§ Task statement: Write out again, please, the records below from the first line to the line holding "Researchers developed a model", inclusive, and nothing else.
-- Supplied material follows --
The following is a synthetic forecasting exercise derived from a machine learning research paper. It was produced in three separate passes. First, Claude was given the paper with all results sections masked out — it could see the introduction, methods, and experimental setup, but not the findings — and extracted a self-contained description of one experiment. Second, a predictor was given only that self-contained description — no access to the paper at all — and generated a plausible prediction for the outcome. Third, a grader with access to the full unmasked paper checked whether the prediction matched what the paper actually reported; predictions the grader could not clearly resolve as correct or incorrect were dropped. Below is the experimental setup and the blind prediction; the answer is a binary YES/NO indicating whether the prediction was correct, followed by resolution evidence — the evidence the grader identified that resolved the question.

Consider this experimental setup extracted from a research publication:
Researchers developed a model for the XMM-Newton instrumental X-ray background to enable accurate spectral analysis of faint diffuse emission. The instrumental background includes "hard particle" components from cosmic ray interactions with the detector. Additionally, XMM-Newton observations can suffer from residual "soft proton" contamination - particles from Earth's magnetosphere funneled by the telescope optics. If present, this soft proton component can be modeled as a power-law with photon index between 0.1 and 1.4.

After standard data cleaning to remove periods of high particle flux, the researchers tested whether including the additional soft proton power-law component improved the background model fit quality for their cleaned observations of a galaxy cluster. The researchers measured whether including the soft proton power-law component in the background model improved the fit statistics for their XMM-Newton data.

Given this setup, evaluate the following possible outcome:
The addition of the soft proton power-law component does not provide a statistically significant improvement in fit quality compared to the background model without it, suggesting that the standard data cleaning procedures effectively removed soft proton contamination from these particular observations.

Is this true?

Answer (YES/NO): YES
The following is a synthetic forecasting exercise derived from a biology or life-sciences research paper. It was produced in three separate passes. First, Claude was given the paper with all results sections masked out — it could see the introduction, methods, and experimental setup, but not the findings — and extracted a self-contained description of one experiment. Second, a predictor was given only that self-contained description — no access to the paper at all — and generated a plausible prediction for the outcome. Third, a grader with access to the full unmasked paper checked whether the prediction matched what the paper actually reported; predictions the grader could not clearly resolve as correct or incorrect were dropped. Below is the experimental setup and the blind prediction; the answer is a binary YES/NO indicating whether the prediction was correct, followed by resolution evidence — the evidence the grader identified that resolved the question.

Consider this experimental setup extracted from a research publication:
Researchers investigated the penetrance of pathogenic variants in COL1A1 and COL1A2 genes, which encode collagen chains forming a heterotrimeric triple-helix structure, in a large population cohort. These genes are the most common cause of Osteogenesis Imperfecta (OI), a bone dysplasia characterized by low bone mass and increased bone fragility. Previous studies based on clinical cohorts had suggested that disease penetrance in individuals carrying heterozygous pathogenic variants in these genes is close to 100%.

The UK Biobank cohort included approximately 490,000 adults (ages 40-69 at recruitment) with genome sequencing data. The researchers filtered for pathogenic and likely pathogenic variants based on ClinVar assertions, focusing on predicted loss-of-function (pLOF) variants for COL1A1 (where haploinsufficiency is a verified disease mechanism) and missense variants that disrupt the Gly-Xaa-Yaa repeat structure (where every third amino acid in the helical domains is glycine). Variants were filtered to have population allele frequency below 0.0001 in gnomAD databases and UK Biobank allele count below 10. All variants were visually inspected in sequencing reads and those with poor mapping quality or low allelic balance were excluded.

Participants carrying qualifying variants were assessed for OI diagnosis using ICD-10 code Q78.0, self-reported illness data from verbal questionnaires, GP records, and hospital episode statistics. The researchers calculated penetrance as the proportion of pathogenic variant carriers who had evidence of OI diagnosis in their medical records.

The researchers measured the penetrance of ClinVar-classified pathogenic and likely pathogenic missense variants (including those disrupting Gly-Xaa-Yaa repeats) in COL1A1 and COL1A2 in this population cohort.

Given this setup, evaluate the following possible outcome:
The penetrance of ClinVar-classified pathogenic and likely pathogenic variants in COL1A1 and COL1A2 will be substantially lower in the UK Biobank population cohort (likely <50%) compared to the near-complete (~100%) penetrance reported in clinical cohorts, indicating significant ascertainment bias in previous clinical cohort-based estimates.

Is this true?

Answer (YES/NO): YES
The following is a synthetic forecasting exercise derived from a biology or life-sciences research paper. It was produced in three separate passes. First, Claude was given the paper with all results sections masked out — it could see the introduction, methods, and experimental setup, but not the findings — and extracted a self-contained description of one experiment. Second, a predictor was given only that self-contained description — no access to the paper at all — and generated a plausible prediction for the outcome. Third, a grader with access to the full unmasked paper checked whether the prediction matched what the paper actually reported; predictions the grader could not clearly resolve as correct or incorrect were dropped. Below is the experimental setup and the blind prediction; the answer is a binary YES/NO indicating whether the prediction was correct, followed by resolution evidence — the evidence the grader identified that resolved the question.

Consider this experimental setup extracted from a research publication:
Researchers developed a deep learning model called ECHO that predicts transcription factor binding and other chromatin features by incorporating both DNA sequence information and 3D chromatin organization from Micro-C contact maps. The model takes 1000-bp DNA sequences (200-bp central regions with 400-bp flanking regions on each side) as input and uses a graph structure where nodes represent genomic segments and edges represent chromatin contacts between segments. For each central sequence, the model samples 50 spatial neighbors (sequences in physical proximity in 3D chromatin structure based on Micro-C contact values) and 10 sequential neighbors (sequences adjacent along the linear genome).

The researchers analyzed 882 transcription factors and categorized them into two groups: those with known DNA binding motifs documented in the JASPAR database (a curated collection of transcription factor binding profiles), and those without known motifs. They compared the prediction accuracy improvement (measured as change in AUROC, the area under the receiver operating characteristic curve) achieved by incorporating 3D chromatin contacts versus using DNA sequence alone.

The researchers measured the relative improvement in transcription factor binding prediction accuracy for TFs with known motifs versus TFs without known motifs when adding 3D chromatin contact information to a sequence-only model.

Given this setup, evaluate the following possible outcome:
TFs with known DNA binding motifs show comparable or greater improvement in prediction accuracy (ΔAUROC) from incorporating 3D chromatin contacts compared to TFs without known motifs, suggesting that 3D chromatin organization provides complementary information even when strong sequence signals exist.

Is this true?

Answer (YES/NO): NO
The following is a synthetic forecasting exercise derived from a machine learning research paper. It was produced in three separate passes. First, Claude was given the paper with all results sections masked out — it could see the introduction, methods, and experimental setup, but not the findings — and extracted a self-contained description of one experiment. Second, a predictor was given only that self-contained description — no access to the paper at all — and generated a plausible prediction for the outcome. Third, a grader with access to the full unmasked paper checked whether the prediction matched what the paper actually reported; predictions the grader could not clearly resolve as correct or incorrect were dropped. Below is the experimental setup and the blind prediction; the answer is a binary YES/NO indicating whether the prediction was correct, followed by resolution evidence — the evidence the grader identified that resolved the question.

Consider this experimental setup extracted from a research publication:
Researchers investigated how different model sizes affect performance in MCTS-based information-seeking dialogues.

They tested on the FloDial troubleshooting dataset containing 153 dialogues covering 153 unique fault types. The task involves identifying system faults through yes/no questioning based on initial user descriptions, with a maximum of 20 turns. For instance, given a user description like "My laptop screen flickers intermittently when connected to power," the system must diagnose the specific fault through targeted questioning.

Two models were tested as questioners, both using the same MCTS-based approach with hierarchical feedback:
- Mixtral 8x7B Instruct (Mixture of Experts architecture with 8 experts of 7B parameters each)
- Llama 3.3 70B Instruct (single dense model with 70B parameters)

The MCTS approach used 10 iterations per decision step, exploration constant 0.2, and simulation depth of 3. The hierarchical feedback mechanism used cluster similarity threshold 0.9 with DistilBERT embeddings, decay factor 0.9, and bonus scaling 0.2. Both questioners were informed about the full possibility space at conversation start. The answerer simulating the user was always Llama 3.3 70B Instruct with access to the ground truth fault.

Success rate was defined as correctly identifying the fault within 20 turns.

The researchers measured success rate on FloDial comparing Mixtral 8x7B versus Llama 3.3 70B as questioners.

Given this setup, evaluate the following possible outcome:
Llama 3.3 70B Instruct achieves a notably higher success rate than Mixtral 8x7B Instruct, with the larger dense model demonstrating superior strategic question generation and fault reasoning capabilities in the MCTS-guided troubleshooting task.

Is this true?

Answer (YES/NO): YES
-- Supplied material concluded --
§ Answer to this problem:
The following is a synthetic forecasting exercise derived from a machine learning research paper. It was produced in three separate passes. First, Claude was given the paper with all results sections masked out — it could see the introduction, methods, and experimental setup, but not the findings — and extracted a self-contained description of one experiment. Second, a predictor was given only that self-contained description — no access to the paper at all — and generated a plausible prediction for the outcome. Third, a grader with access to the full unmasked paper checked whether the prediction matched what the paper actually reported; predictions the grader could not clearly resolve as correct or incorrect were dropped. Below is the experimental setup and the blind prediction; the answer is a binary YES/NO indicating whether the prediction was correct, followed by resolution evidence — the evidence the grader identified that resolved the question.

Consider this experimental setup extracted from a research publication:
Researchers developed a model for the XMM-Newton instrumental X-ray background to enable accurate spectral analysis of faint diffuse emission. The instrumental background includes "hard particle" components from cosmic ray interactions with the detector. Additionally, XMM-Newton observations can suffer from residual "soft proton" contamination - particles from Earth's magnetosphere funneled by the telescope optics. If present, this soft proton component can be modeled as a power-law with photon index between 0.1 and 1.4.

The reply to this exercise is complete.